Second, good people are made for bad times. Shadrach, Meshach, and Abed-nego were three kids who refused to bow the knee to Nebuchadnezzar’s statue. “Throw us into the fiery furnace,” they said. “If God chooses to deliver us, so be it. But if not, that’s okay, too” (see Daniel 3:17, 18). When were Shadrach, Meshach, and Abed-nego seen in this light? When times were dark.
The darker your campus or your office, the easier it will be for you to shine for Jesus Christ. Perhaps it was tougher in some ways in the fifties when everything was white picket fences, home-cooked meals, and Ike. Perhaps it was tougher in some ways to stand out or stand up because the contrast may not have been as great. On the other hand, in these times when things are so perverse and polluted, we can stand out without even trying!5
1 Peter Williams, Opening up 2 Timothy, Opening Up Commentary (Leominster: Day One Publications, 2007), 65.

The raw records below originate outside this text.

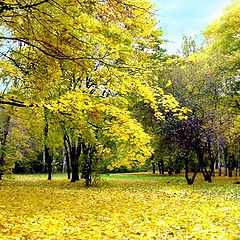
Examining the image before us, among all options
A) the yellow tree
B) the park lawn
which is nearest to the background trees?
the yellow tree

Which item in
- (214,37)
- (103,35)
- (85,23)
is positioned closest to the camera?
(85,23)

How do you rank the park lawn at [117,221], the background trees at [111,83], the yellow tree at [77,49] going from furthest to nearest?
the background trees at [111,83] → the yellow tree at [77,49] → the park lawn at [117,221]

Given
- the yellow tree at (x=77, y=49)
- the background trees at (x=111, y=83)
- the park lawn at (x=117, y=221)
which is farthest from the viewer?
the background trees at (x=111, y=83)

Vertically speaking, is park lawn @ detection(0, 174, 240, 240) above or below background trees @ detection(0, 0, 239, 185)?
below

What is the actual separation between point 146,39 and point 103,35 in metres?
7.38

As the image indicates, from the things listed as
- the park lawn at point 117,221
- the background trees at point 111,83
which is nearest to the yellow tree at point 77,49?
the background trees at point 111,83

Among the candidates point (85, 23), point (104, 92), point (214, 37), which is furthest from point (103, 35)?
point (214, 37)

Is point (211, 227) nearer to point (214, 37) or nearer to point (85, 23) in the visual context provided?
point (85, 23)

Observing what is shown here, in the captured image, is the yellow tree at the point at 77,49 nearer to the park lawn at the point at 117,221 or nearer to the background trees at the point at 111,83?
the background trees at the point at 111,83

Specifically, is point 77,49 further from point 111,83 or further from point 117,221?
point 117,221

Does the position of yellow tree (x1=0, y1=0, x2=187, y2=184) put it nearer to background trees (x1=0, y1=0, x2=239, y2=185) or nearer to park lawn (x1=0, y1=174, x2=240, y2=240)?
background trees (x1=0, y1=0, x2=239, y2=185)

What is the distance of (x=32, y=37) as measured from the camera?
23.8 feet

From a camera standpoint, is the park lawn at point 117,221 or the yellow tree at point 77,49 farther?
the yellow tree at point 77,49

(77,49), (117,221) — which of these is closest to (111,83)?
(77,49)
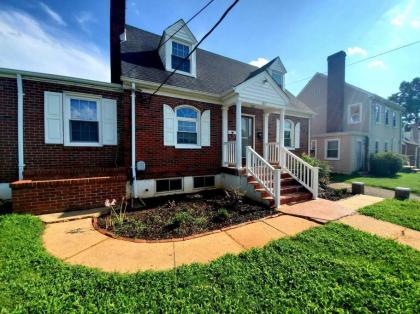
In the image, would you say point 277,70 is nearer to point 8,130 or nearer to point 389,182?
point 389,182

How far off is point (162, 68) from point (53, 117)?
4.07 meters

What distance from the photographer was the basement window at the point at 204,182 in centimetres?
758

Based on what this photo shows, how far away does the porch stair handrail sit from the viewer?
633cm

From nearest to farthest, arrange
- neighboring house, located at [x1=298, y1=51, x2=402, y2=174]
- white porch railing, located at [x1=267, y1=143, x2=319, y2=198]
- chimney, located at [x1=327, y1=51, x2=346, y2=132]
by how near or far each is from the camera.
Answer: white porch railing, located at [x1=267, y1=143, x2=319, y2=198], neighboring house, located at [x1=298, y1=51, x2=402, y2=174], chimney, located at [x1=327, y1=51, x2=346, y2=132]

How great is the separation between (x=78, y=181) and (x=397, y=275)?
262 inches

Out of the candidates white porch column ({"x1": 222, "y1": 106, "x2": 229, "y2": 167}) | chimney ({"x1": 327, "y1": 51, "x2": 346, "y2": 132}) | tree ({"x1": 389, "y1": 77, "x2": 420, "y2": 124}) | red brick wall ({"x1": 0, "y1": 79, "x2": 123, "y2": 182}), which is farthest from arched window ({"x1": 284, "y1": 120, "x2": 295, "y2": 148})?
tree ({"x1": 389, "y1": 77, "x2": 420, "y2": 124})

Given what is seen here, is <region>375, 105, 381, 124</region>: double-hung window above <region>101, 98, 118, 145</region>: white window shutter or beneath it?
above

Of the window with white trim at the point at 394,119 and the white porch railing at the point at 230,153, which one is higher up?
the window with white trim at the point at 394,119

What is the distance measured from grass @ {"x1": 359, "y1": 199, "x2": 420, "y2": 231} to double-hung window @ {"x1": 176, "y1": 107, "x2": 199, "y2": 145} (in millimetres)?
5857

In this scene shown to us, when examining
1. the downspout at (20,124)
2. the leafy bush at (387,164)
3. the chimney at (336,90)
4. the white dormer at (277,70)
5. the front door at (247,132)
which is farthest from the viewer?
the chimney at (336,90)

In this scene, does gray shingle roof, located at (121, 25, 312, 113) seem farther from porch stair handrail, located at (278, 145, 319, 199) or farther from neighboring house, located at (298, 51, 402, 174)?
neighboring house, located at (298, 51, 402, 174)

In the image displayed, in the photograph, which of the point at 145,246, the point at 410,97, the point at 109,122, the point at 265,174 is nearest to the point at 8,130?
the point at 109,122


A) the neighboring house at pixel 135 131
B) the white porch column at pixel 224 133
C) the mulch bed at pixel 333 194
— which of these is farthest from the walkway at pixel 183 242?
the white porch column at pixel 224 133

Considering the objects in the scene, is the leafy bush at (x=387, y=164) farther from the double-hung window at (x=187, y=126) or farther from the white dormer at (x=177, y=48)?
the white dormer at (x=177, y=48)
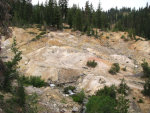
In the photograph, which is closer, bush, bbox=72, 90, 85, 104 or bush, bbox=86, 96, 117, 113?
bush, bbox=86, 96, 117, 113

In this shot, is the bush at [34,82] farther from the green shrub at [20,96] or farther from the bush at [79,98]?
the green shrub at [20,96]

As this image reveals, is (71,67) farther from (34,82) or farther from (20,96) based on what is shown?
(20,96)

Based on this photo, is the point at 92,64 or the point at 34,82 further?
the point at 92,64

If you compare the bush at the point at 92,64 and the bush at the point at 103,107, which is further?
the bush at the point at 92,64

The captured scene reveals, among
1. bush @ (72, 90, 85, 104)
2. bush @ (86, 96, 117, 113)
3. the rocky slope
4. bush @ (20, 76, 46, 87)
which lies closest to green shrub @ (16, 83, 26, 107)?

2 A. Duane Litfin, “2 Timothy,” in The Bible Knowledge Commentary: An Exposition of the Scriptures, ed. J. F. Walvoord and R. B. Zuck, vol. 2 (Wheaton, IL: Victor Books, 1985), 756.
3 A. Duane Litfin, “2 Timothy,” in The Bible Knowledge Commentary: An Exposition of the Scriptures, ed. J. F. Walvoord and R. B. Zuck, vol. 2 (Wheaton, IL: Victor Books, 1985), 756.
4 G. K. Beale and D. A. Carson, Commentary on the New Testament Use of the Old Testament (Grand Rapids, MI; Nottingham, UK: Baker Academic; Apollos, 2007), 907.
5 Jon Courson, Jon Courson’s Application Commentary (Nashville, TN: Thomas Nelson, 2003), 1410.